Excerpt

Homebuyers fed up with gazumping in an increasingly competitive market may find buying property at auction an attractive alternative. Auction deals are concluded much more quickly, with contracts exchanged immediately; buyers also have peace of mind, knowing that they cannot be outbid after the auction. by Abhijeet Ahluwalia

Date

11th October 2013

Publication

Reading time

4mins

How to avoid a hammer horror

Homebuyers fed up with gazumping in an increasingly competitive market may find buying property at auction an attractive alternative. Auction deals are concluded much more quickly, with contracts exchanged immediately; buyers also have peace of mind, knowing that they cannot be outbid after the auction.

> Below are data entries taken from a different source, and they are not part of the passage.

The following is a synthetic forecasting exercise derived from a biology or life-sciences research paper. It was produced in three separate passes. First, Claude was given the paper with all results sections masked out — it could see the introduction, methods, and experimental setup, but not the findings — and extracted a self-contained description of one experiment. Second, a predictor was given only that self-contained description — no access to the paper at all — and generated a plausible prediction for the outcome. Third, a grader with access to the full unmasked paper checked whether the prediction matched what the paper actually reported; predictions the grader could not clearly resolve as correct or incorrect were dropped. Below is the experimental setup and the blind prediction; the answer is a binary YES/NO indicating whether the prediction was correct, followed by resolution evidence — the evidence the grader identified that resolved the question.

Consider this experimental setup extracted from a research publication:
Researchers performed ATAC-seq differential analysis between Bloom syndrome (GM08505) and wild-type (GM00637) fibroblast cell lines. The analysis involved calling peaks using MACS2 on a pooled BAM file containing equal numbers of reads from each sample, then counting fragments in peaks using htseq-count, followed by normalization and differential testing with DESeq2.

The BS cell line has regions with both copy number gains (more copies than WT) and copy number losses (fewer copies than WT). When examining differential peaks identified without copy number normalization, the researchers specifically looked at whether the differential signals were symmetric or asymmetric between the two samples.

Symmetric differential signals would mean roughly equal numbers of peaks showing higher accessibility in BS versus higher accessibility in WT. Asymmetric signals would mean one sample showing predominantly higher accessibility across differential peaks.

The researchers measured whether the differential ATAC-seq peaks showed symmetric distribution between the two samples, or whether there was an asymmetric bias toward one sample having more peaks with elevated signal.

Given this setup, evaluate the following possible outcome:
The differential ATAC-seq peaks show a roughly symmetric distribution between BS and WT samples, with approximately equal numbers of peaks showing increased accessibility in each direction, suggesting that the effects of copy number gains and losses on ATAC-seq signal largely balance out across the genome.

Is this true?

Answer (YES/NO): YES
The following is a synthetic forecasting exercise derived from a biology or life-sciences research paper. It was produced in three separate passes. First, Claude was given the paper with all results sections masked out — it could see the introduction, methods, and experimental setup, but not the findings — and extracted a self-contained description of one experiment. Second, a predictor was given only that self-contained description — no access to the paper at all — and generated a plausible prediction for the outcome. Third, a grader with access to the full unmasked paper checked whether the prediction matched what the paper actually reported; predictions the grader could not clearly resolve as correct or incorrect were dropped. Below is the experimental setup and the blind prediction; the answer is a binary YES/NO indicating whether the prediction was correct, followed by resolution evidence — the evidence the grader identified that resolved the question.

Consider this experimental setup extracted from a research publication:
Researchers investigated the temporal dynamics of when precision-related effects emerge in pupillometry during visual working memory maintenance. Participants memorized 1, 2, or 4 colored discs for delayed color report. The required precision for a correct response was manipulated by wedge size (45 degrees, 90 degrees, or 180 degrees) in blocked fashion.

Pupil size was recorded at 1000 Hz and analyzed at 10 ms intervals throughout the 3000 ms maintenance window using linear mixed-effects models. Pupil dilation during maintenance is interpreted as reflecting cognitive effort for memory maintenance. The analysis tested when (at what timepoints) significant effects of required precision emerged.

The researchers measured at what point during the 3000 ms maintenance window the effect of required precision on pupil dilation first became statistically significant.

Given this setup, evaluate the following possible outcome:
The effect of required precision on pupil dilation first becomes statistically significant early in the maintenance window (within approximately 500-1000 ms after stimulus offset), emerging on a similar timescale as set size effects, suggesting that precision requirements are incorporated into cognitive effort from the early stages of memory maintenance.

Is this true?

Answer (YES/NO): YES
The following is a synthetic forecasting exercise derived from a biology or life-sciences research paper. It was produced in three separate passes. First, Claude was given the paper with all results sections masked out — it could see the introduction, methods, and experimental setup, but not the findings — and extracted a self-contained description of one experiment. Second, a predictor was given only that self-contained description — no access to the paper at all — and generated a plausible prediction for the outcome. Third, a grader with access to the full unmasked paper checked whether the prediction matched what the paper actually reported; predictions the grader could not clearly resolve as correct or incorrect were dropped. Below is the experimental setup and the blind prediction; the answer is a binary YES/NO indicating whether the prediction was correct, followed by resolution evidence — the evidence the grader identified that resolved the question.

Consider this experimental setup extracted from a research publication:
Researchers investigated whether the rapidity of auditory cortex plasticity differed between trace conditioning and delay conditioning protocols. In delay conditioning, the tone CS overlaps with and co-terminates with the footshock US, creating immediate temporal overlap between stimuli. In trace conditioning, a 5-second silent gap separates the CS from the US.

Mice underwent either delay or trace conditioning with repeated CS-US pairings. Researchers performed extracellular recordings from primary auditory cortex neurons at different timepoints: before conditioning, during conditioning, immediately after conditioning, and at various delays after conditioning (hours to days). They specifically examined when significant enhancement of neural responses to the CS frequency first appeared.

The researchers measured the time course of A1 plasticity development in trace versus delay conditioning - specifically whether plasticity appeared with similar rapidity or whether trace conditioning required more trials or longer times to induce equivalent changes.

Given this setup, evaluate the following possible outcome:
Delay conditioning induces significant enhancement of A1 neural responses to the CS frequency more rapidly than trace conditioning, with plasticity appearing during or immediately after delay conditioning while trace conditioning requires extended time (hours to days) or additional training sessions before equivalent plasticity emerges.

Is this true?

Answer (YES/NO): NO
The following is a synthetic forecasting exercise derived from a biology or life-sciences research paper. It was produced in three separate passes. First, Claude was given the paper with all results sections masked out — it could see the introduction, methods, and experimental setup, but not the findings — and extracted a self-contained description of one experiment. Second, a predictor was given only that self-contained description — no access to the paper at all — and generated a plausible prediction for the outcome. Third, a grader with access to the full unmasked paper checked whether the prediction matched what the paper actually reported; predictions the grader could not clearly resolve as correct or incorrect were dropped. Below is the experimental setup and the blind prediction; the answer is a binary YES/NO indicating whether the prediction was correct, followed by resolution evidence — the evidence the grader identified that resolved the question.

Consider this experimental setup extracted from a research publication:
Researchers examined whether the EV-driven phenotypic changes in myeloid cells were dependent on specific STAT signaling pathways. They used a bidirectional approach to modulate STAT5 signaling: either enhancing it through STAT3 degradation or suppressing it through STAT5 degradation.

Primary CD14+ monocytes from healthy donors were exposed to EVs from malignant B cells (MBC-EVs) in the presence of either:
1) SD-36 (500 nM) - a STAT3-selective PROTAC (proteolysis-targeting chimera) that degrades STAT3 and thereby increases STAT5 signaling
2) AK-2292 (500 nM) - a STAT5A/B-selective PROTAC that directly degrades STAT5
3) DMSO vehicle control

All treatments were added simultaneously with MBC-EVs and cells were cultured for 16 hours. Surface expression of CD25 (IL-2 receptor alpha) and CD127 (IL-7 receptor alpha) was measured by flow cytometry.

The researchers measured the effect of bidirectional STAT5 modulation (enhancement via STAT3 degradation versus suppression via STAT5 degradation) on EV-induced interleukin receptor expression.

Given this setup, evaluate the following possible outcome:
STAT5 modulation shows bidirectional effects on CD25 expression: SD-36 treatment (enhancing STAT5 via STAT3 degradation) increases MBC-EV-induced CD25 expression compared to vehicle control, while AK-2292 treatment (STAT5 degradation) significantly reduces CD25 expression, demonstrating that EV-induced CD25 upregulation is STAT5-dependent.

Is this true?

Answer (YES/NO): YES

Auctions are also becoming more popular. Essential Information Group, which tracks the results of UK property auctions, says that 6,481 lots were sold between July and September, a 3.3 per cent increase on the same period last year. And it is not just decrepit properties that are sold this way — John Lennon’s childhood home in Wavertree, Liverpool, will go on sale on October 29 through Countrywide Property Auctions, with a guide price of more than £150,000.

Here we explain how to get the best deal at auction, and the pitfalls to avoid.

1. Do not rely on the catalogue: visit the property yourself and do your research. Jo Eccles, director of Sourcing Property, a property search and relocation company, says: “One recent auction buyer completed on a property having only seen it from the outside, only to find it piled 5ft deep in tonnes of stinking rubbish. This added significant delays and cost to his intended refurbishment.” Take a look around the neighbourhood. Are the transport links good? Would you live in the area yourself? All of these factors can affect the value of the property.

2. “Get a surveyor to look at the property to help ascertain what the likely cost of improving the property is and to spot any major defects,” says Camilla Dell of property-finding agency Black Brick. A survey of the property will cost about £500 and is a worthwhile investment, even though you could be outbid and lose the money — the cost to you if you end up with a house that is falling apart at the seams would be substantially higher. “Talking to the auctioneer well in advance of the auction is vital. If they are aware of issues relating to the property, they are duty-bound to tell you about them,” says Andrew Brown, managing director of Countrywide Property Auctions.

3. If this is your first time, do a trial run so you can familiarise yourself with the process. You could easily be up against hundreds of bidders and you’ll be more comfortable if you understand how the system works. Chris Baguley, director of Auction Finance, a lender, says: “This will give you a valuable insight into the way the auction works and the tactics other bidders use.”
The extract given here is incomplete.